Her family celebrates Mother’s Day as Mothers’ Day. But her daughter and sons have to pick and choose which parent to give their school-made cards to. Or awkwardly say, “This is for both of you,” and both moms say thank you, but they know their family is Left Out. Just as they are left out on Father’s Day. Their kids don’t have a father. So they make sure the teachers know they are to make cards for a grandparent, but it’s not the same. Their family is, again, Left Out.
In a sea of moms-and-dads, they are the mom-and-mom. It can be isolating. It can be frustrating. Everything is emblazoned with mom-and-dad, and it doesn’t work for their kids. There is no dad. And anything that says “mom”? Well, which one? Because mom, singular, means the other mom, singular, is always Left Out.
Pretty Like Mommy? Well, which one?
Smart Like Mommy? Who’s the smarter one?
Cute Like My Mom? Which mom is the cute one?
And on and on.
I know another family who feels the same way, but in reverse. Because they’re dads, and so their kids are shut out of Mother’s Day completely, but befuddled on Father’s Day over whom to honor. Being dad-and-dad is just as isolating and frustrating as being mom-and-mom. It’s compounded by the fact that their children are twin daughters. So every shirt that says "[something] like Daddy" not only has the same problems as the mommy shirts, they’re also usually hideously gendered, not something they want for their kids. Meaning, you know, tough like daddy. Strong like daddy. Built tough like daddy. Super strong like daddy. And... well, that's basically it.

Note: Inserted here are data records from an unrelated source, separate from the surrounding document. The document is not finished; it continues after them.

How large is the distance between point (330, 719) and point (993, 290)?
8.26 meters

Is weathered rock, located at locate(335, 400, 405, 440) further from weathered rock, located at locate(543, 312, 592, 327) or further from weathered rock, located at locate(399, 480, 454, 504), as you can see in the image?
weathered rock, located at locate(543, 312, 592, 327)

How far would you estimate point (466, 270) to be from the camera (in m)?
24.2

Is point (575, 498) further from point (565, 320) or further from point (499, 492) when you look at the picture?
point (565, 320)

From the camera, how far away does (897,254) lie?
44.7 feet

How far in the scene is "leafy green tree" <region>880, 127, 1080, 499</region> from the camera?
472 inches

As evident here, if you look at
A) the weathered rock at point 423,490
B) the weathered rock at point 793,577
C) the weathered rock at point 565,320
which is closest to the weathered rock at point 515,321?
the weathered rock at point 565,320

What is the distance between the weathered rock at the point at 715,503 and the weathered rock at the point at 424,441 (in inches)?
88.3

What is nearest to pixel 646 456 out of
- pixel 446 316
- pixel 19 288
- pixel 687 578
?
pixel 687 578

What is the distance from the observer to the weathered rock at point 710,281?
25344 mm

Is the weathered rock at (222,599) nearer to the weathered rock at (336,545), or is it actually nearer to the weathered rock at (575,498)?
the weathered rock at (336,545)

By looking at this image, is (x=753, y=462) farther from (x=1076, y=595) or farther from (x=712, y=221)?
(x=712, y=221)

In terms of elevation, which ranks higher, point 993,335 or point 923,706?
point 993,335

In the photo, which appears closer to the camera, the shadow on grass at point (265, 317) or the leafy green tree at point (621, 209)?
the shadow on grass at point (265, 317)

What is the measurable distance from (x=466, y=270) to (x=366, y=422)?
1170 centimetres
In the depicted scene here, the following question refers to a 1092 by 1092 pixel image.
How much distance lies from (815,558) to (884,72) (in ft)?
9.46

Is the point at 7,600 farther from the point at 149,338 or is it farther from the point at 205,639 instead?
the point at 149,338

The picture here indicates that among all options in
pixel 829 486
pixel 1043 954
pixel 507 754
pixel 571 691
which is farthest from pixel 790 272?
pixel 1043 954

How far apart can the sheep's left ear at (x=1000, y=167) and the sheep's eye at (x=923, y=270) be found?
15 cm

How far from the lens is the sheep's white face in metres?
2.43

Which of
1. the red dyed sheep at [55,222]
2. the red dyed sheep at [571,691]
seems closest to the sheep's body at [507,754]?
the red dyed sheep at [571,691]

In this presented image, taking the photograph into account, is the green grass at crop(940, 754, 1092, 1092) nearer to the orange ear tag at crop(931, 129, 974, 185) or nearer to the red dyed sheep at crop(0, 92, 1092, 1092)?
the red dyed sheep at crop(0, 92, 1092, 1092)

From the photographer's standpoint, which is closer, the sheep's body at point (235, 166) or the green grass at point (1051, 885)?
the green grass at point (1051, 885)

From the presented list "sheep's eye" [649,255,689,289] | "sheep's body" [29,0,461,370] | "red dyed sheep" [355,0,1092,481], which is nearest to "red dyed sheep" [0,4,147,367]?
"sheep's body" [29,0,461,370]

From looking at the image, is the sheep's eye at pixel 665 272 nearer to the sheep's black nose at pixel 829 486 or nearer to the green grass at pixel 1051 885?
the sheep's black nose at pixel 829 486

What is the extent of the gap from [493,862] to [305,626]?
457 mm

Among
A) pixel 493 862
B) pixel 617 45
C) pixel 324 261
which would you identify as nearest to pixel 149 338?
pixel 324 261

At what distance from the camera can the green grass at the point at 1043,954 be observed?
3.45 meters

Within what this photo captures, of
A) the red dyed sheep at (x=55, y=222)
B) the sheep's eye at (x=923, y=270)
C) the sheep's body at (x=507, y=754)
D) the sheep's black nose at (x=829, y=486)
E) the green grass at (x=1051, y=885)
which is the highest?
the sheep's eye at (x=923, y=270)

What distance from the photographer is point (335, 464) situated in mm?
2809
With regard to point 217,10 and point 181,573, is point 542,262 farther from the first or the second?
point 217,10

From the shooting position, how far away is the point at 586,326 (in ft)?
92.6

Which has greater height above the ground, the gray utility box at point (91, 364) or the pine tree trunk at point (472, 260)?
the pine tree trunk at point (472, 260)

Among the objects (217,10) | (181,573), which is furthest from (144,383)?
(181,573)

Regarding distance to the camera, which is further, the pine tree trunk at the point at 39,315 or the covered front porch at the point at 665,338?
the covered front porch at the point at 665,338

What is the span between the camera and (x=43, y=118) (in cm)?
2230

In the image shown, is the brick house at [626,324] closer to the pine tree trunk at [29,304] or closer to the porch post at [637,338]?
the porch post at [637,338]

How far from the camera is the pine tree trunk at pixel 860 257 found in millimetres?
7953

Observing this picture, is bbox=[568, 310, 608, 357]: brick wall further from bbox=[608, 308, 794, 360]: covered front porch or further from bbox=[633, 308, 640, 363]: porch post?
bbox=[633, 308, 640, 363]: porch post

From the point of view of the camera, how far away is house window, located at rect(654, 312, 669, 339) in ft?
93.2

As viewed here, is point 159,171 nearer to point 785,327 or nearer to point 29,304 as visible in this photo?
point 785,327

We saw our friends getting left out. We heard their frustrations. And we decided to do something about it. So when we designed our “Kind Like My Mom” shirt, we also made a “Kind Like My Moms” shirt.
With these words, no one feels like they have to pick. No one has to be left out. Both moms are the kind moms.
It also shifts the focus of the shirt. Now it’s not just about kindness. It’s also about normalizing same-sex parenting. It’s about saying, “This is a real kid, a normal kid, a kid who looks and acts like every other kid, a kid who just happens to have two parents of the same gender.”
We think that’s pretty awesome, because we think all kinds of families are awesome. We think all families are worthy of celebration. So we went back to our Kind Like Daddy shirt and made a Kind Like My Dads version.
Today we have a whole collection of "like my moms" and "like my dads" shirts, because we think there should be a way to fit these ideas together without leaving people out. There’s a special relationship between a kid and their moms, or a kid and their dads. We want to make sure everyone knows about it -- and that no one feels as if they’re somehow hiding it.
We want to help awesome kids brag that they're smart like their moms or dads. Feminist like their moms or dads. Kind like their moms or dads.
No big retailers have done shirts like this, and we wonder why. Aside from it just being the right thing to do, the LGBTQ community is a HUGE market that definitely shows up for products that acknowledge them as full members of our community. We're a small company, so most people haven't heard of us and will never see our shirts. We wish we weren't among such a paltry few little brands offering onesies and tees like this.
Every family deserves to be celebrated, and LGBTQ fams are rad. We think they’re just as important as mom-and-dad families. And we think they deserve to be celebrated, too: with shirts that acknowledge them for who they are.